◆ EXERCISE BRIEF: Starting at the line that has "interacting: 12%" and stopping after the line that has "common name: common brushtail possum", reproduce the listing below exactly; omit everything else.

◆ LISTED ENTRIES:

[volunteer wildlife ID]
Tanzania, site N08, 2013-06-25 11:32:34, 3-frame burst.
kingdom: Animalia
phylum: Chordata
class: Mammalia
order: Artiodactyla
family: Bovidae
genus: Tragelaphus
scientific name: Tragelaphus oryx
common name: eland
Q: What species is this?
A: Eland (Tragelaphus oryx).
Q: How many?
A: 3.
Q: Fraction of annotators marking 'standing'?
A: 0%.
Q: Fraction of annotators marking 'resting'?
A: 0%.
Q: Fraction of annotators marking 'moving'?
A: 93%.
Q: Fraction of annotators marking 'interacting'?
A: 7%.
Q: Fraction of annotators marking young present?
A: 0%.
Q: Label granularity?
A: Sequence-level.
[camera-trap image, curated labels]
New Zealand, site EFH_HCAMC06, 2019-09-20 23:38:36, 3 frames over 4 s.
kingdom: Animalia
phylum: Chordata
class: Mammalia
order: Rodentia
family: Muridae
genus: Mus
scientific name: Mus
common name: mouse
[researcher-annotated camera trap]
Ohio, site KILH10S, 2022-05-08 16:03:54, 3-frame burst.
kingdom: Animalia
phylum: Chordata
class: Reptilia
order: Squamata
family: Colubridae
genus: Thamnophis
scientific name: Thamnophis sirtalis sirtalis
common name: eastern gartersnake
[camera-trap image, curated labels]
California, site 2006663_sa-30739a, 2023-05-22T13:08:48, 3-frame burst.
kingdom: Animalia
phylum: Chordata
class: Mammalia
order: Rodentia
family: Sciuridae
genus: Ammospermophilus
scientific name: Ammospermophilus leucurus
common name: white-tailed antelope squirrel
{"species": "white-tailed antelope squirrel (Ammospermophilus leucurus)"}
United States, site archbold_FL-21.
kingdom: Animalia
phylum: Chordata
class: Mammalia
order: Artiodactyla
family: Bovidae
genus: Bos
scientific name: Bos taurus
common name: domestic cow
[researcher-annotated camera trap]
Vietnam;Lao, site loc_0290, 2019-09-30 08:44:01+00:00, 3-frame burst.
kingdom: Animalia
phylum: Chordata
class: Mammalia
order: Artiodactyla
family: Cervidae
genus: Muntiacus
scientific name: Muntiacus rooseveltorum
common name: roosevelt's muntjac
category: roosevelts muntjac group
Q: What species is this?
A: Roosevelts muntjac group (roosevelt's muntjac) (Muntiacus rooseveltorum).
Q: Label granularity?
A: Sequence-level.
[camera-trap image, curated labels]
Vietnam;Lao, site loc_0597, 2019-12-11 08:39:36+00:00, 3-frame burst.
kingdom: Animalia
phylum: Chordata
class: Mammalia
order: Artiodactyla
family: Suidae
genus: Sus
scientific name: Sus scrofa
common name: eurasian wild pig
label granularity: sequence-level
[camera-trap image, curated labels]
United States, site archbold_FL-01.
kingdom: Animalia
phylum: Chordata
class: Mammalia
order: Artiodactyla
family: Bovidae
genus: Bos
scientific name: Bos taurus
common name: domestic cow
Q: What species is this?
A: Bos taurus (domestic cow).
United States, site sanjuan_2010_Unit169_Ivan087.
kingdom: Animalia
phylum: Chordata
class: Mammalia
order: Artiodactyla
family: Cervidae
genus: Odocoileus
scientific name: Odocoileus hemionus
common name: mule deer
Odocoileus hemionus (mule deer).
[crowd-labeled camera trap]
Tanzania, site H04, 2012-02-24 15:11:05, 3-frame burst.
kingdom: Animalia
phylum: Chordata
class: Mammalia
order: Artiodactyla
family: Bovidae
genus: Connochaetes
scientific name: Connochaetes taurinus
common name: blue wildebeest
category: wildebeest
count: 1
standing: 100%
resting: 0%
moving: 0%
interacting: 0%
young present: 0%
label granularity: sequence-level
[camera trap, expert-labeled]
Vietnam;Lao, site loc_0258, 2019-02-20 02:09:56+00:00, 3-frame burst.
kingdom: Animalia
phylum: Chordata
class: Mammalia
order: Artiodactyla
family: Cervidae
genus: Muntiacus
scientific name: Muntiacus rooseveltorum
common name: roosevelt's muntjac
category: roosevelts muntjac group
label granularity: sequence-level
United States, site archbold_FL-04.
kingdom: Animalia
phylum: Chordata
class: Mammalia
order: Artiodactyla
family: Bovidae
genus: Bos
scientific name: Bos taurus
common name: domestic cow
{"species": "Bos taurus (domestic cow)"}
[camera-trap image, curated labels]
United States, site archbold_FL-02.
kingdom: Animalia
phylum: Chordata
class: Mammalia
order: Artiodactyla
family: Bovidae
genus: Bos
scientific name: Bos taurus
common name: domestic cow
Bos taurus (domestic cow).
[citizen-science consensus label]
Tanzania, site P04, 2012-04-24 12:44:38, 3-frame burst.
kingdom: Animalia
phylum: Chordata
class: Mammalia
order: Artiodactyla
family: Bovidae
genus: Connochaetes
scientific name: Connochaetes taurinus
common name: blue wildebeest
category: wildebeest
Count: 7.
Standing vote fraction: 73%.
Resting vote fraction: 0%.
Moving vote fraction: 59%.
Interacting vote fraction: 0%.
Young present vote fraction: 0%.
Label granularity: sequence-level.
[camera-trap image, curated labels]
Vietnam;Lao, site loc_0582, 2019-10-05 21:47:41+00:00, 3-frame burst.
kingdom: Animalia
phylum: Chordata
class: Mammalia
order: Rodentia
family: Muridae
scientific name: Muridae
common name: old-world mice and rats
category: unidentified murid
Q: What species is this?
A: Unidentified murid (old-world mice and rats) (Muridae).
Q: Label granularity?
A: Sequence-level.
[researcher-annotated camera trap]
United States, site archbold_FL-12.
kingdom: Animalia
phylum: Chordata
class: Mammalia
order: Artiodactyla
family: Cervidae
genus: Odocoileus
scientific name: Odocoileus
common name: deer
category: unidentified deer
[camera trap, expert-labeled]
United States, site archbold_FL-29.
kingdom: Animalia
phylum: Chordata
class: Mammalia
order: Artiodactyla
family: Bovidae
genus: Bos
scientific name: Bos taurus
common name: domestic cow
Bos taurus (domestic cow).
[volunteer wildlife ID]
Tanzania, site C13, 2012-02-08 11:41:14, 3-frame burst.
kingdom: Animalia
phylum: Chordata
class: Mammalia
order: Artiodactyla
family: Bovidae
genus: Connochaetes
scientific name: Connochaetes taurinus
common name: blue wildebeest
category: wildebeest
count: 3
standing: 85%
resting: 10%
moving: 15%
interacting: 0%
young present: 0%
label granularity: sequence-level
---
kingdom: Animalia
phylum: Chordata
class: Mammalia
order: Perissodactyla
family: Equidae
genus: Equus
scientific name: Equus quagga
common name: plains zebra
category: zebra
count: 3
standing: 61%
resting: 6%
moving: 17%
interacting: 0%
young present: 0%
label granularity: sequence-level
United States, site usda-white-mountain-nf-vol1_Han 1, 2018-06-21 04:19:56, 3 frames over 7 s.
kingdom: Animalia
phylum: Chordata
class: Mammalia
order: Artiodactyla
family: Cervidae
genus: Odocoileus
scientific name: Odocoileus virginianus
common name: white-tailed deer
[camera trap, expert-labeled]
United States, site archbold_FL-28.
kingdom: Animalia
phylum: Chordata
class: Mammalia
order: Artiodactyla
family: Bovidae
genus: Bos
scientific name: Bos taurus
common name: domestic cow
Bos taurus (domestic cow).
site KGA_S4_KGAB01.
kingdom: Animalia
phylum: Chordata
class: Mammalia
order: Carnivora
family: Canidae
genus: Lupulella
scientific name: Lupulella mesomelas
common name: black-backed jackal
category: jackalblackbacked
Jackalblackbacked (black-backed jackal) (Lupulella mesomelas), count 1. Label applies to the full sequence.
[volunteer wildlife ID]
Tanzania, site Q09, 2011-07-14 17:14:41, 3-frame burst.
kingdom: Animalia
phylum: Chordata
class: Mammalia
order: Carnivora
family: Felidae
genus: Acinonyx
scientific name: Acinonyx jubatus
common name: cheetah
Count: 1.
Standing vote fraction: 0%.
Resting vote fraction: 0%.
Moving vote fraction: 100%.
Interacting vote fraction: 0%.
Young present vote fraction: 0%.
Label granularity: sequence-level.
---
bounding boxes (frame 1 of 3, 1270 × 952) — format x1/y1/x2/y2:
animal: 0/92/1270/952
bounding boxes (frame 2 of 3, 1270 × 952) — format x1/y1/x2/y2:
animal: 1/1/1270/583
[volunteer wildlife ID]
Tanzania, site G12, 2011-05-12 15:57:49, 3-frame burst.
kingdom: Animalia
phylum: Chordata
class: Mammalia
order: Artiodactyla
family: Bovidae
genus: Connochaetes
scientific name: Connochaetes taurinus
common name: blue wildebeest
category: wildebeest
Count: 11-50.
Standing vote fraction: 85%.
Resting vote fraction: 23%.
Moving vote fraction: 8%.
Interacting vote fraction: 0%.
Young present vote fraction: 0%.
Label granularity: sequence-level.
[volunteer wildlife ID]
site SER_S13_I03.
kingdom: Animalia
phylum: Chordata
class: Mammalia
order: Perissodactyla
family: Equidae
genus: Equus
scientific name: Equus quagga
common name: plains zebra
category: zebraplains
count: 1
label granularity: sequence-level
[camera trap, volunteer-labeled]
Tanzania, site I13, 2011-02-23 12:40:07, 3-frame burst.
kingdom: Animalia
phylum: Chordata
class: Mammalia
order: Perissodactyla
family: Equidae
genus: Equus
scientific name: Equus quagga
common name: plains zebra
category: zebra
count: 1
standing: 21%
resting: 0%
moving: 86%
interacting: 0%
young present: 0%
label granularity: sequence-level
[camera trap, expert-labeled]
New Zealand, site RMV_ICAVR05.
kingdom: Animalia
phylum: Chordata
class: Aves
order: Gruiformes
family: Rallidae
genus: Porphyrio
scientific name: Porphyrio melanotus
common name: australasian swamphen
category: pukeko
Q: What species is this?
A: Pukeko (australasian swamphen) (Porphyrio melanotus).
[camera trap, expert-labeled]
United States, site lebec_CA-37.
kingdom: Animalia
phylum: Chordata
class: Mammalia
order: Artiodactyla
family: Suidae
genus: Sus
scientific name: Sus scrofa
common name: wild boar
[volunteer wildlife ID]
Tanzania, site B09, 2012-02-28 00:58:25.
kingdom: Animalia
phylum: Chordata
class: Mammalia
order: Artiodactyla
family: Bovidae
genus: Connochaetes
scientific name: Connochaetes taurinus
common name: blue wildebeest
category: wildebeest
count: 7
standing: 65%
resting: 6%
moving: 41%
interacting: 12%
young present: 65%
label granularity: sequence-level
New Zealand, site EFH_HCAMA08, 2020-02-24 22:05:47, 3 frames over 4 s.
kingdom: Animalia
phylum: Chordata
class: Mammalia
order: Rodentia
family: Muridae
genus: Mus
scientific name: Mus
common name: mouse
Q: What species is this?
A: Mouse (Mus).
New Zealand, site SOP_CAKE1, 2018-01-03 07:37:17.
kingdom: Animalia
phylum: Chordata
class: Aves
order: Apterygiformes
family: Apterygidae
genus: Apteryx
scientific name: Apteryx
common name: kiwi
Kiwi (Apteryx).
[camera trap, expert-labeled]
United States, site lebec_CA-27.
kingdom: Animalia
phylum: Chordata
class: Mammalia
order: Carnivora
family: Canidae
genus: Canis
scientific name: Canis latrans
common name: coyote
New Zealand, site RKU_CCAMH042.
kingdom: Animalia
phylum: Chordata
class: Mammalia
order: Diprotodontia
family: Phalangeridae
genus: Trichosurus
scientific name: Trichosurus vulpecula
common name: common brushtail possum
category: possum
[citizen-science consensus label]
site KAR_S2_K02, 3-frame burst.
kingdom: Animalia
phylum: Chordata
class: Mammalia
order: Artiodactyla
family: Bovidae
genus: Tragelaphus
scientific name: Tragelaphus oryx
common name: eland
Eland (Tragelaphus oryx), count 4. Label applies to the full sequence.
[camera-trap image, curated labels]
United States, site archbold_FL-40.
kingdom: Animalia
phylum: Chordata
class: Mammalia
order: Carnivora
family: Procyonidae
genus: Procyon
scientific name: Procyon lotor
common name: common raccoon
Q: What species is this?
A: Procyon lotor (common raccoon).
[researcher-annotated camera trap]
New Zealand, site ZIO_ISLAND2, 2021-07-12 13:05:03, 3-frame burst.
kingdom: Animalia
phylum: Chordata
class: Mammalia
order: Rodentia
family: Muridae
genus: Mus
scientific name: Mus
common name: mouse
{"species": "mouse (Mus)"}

◆ RESPONSE TO THE EXERCISE:
interacting: 12%
young present: 65%
label granularity: sequence-level
New Zealand, site EFH_HCAMA08, 2020-02-24 22:05:47, 3 frames over 4 s.
kingdom: Animalia
phylum: Chordata
class: Mammalia
order: Rodentia
family: Muridae
genus: Mus
scientific name: Mus
common name: mouse
Q: What species is this?
A: Mouse (Mus).
New Zealand, site SOP_CAKE1, 2018-01-03 07:37:17.
kingdom: Animalia
phylum: Chordata
class: Aves
order: Apterygiformes
family: Apterygidae
genus: Apteryx
scientific name: Apteryx
common name: kiwi
Kiwi (Apteryx).
[camera trap, expert-labeled]
United States, site lebec_CA-27.
kingdom: Animalia
phylum: Chordata
class: Mammalia
order: Carnivora
family: Canidae
genus: Canis
scientific name: Canis latrans
common name: coyote
New Zealand, site RKU_CCAMH042.
kingdom: Animalia
phylum: Chordata
class: Mammalia
order: Diprotodontia
family: Phalangeridae
genus: Trichosurus
scientific name: Trichosurus vulpecula
common name: common brushtail possum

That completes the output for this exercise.